**** Task data

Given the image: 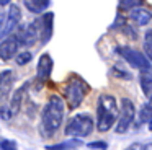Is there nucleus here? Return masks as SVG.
I'll use <instances>...</instances> for the list:
<instances>
[{"mask_svg": "<svg viewBox=\"0 0 152 150\" xmlns=\"http://www.w3.org/2000/svg\"><path fill=\"white\" fill-rule=\"evenodd\" d=\"M64 119V100L59 95H51L48 104L43 109V119H41V130L44 135H53L61 127Z\"/></svg>", "mask_w": 152, "mask_h": 150, "instance_id": "nucleus-1", "label": "nucleus"}, {"mask_svg": "<svg viewBox=\"0 0 152 150\" xmlns=\"http://www.w3.org/2000/svg\"><path fill=\"white\" fill-rule=\"evenodd\" d=\"M118 119V104L115 96L111 95H102L96 104V129L100 132H106Z\"/></svg>", "mask_w": 152, "mask_h": 150, "instance_id": "nucleus-2", "label": "nucleus"}, {"mask_svg": "<svg viewBox=\"0 0 152 150\" xmlns=\"http://www.w3.org/2000/svg\"><path fill=\"white\" fill-rule=\"evenodd\" d=\"M88 90H90V87L80 77H72L67 82L64 95H66V101L70 109H75V108L80 106V103L83 101V98L88 93Z\"/></svg>", "mask_w": 152, "mask_h": 150, "instance_id": "nucleus-3", "label": "nucleus"}, {"mask_svg": "<svg viewBox=\"0 0 152 150\" xmlns=\"http://www.w3.org/2000/svg\"><path fill=\"white\" fill-rule=\"evenodd\" d=\"M93 130V119L88 114H77L67 122L66 126V135L69 137H77V139H83V137L90 135Z\"/></svg>", "mask_w": 152, "mask_h": 150, "instance_id": "nucleus-4", "label": "nucleus"}, {"mask_svg": "<svg viewBox=\"0 0 152 150\" xmlns=\"http://www.w3.org/2000/svg\"><path fill=\"white\" fill-rule=\"evenodd\" d=\"M134 104H132L131 100L128 98H123L121 100V111L118 114V124H116V132L118 134H124L126 130L129 129V126L132 124L134 121Z\"/></svg>", "mask_w": 152, "mask_h": 150, "instance_id": "nucleus-5", "label": "nucleus"}, {"mask_svg": "<svg viewBox=\"0 0 152 150\" xmlns=\"http://www.w3.org/2000/svg\"><path fill=\"white\" fill-rule=\"evenodd\" d=\"M118 51H119V54L128 60L129 65L139 68V70H149V68H151V64H149L147 57H145L142 52L136 51V49H131V47H126V46L119 47Z\"/></svg>", "mask_w": 152, "mask_h": 150, "instance_id": "nucleus-6", "label": "nucleus"}, {"mask_svg": "<svg viewBox=\"0 0 152 150\" xmlns=\"http://www.w3.org/2000/svg\"><path fill=\"white\" fill-rule=\"evenodd\" d=\"M20 46H21V42H20V38L17 34L7 36V39L2 41V44H0V59L2 60H10L12 57L17 55Z\"/></svg>", "mask_w": 152, "mask_h": 150, "instance_id": "nucleus-7", "label": "nucleus"}, {"mask_svg": "<svg viewBox=\"0 0 152 150\" xmlns=\"http://www.w3.org/2000/svg\"><path fill=\"white\" fill-rule=\"evenodd\" d=\"M53 20H54V15L53 13H44L41 18L34 20L36 21V26H38V31H39V41L43 42H48L53 36Z\"/></svg>", "mask_w": 152, "mask_h": 150, "instance_id": "nucleus-8", "label": "nucleus"}, {"mask_svg": "<svg viewBox=\"0 0 152 150\" xmlns=\"http://www.w3.org/2000/svg\"><path fill=\"white\" fill-rule=\"evenodd\" d=\"M21 20V12H20V7L18 5H10L7 12V18H5V28H4V34L8 36L15 28L18 26Z\"/></svg>", "mask_w": 152, "mask_h": 150, "instance_id": "nucleus-9", "label": "nucleus"}, {"mask_svg": "<svg viewBox=\"0 0 152 150\" xmlns=\"http://www.w3.org/2000/svg\"><path fill=\"white\" fill-rule=\"evenodd\" d=\"M53 72V59H51L49 54H43L38 60V68H36V74L39 80H48Z\"/></svg>", "mask_w": 152, "mask_h": 150, "instance_id": "nucleus-10", "label": "nucleus"}, {"mask_svg": "<svg viewBox=\"0 0 152 150\" xmlns=\"http://www.w3.org/2000/svg\"><path fill=\"white\" fill-rule=\"evenodd\" d=\"M129 18H131L136 25L144 26V25H147V23L152 20V13L149 12V10H145V8H139V7H136V8L131 10Z\"/></svg>", "mask_w": 152, "mask_h": 150, "instance_id": "nucleus-11", "label": "nucleus"}, {"mask_svg": "<svg viewBox=\"0 0 152 150\" xmlns=\"http://www.w3.org/2000/svg\"><path fill=\"white\" fill-rule=\"evenodd\" d=\"M12 83H13V74H12V70L0 72V98H4L8 95V91L12 88Z\"/></svg>", "mask_w": 152, "mask_h": 150, "instance_id": "nucleus-12", "label": "nucleus"}, {"mask_svg": "<svg viewBox=\"0 0 152 150\" xmlns=\"http://www.w3.org/2000/svg\"><path fill=\"white\" fill-rule=\"evenodd\" d=\"M25 91H26V87H20L17 91L13 93V96H12V101H10V111L13 116H17L18 113H20L21 109V104H23V95Z\"/></svg>", "mask_w": 152, "mask_h": 150, "instance_id": "nucleus-13", "label": "nucleus"}, {"mask_svg": "<svg viewBox=\"0 0 152 150\" xmlns=\"http://www.w3.org/2000/svg\"><path fill=\"white\" fill-rule=\"evenodd\" d=\"M82 145V140L74 137L70 140H66V142H61V143H56V145H46V150H74L77 147Z\"/></svg>", "mask_w": 152, "mask_h": 150, "instance_id": "nucleus-14", "label": "nucleus"}, {"mask_svg": "<svg viewBox=\"0 0 152 150\" xmlns=\"http://www.w3.org/2000/svg\"><path fill=\"white\" fill-rule=\"evenodd\" d=\"M23 3L31 13H43L49 7V0H23Z\"/></svg>", "mask_w": 152, "mask_h": 150, "instance_id": "nucleus-15", "label": "nucleus"}, {"mask_svg": "<svg viewBox=\"0 0 152 150\" xmlns=\"http://www.w3.org/2000/svg\"><path fill=\"white\" fill-rule=\"evenodd\" d=\"M141 88H142V91H144V95L147 98L152 96V77L149 74L141 75Z\"/></svg>", "mask_w": 152, "mask_h": 150, "instance_id": "nucleus-16", "label": "nucleus"}, {"mask_svg": "<svg viewBox=\"0 0 152 150\" xmlns=\"http://www.w3.org/2000/svg\"><path fill=\"white\" fill-rule=\"evenodd\" d=\"M139 119H141V122H149V121L152 119V96L149 98V101L144 104V108L141 109Z\"/></svg>", "mask_w": 152, "mask_h": 150, "instance_id": "nucleus-17", "label": "nucleus"}, {"mask_svg": "<svg viewBox=\"0 0 152 150\" xmlns=\"http://www.w3.org/2000/svg\"><path fill=\"white\" fill-rule=\"evenodd\" d=\"M144 52L152 62V29H149L144 36Z\"/></svg>", "mask_w": 152, "mask_h": 150, "instance_id": "nucleus-18", "label": "nucleus"}, {"mask_svg": "<svg viewBox=\"0 0 152 150\" xmlns=\"http://www.w3.org/2000/svg\"><path fill=\"white\" fill-rule=\"evenodd\" d=\"M33 59V55H31V52H26V51H23V52H18L17 55H15V60H17V64L18 65H26L28 62Z\"/></svg>", "mask_w": 152, "mask_h": 150, "instance_id": "nucleus-19", "label": "nucleus"}, {"mask_svg": "<svg viewBox=\"0 0 152 150\" xmlns=\"http://www.w3.org/2000/svg\"><path fill=\"white\" fill-rule=\"evenodd\" d=\"M142 3V0H119V8L121 10H132L136 7H139Z\"/></svg>", "mask_w": 152, "mask_h": 150, "instance_id": "nucleus-20", "label": "nucleus"}, {"mask_svg": "<svg viewBox=\"0 0 152 150\" xmlns=\"http://www.w3.org/2000/svg\"><path fill=\"white\" fill-rule=\"evenodd\" d=\"M0 117L4 121H8V119L13 117V114H12V111H10V106H0Z\"/></svg>", "mask_w": 152, "mask_h": 150, "instance_id": "nucleus-21", "label": "nucleus"}, {"mask_svg": "<svg viewBox=\"0 0 152 150\" xmlns=\"http://www.w3.org/2000/svg\"><path fill=\"white\" fill-rule=\"evenodd\" d=\"M0 149L2 150H17V143L10 142V140H4V142L0 143Z\"/></svg>", "mask_w": 152, "mask_h": 150, "instance_id": "nucleus-22", "label": "nucleus"}, {"mask_svg": "<svg viewBox=\"0 0 152 150\" xmlns=\"http://www.w3.org/2000/svg\"><path fill=\"white\" fill-rule=\"evenodd\" d=\"M90 149H106V142H92L88 143Z\"/></svg>", "mask_w": 152, "mask_h": 150, "instance_id": "nucleus-23", "label": "nucleus"}, {"mask_svg": "<svg viewBox=\"0 0 152 150\" xmlns=\"http://www.w3.org/2000/svg\"><path fill=\"white\" fill-rule=\"evenodd\" d=\"M4 28H5V15L0 13V36L4 34Z\"/></svg>", "mask_w": 152, "mask_h": 150, "instance_id": "nucleus-24", "label": "nucleus"}, {"mask_svg": "<svg viewBox=\"0 0 152 150\" xmlns=\"http://www.w3.org/2000/svg\"><path fill=\"white\" fill-rule=\"evenodd\" d=\"M141 149H142V147L139 145V143H132V145H131V147H128L126 150H141Z\"/></svg>", "mask_w": 152, "mask_h": 150, "instance_id": "nucleus-25", "label": "nucleus"}, {"mask_svg": "<svg viewBox=\"0 0 152 150\" xmlns=\"http://www.w3.org/2000/svg\"><path fill=\"white\" fill-rule=\"evenodd\" d=\"M10 2H12V0H0V5H2V7H7V5H10Z\"/></svg>", "mask_w": 152, "mask_h": 150, "instance_id": "nucleus-26", "label": "nucleus"}, {"mask_svg": "<svg viewBox=\"0 0 152 150\" xmlns=\"http://www.w3.org/2000/svg\"><path fill=\"white\" fill-rule=\"evenodd\" d=\"M142 150H152V143H147V145H145Z\"/></svg>", "mask_w": 152, "mask_h": 150, "instance_id": "nucleus-27", "label": "nucleus"}, {"mask_svg": "<svg viewBox=\"0 0 152 150\" xmlns=\"http://www.w3.org/2000/svg\"><path fill=\"white\" fill-rule=\"evenodd\" d=\"M149 129H151V130H152V119H151V121H149Z\"/></svg>", "mask_w": 152, "mask_h": 150, "instance_id": "nucleus-28", "label": "nucleus"}]
</instances>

********

Please count how many lines above contain the string "instances". Reply with the number alone.

Response to this exercise: 3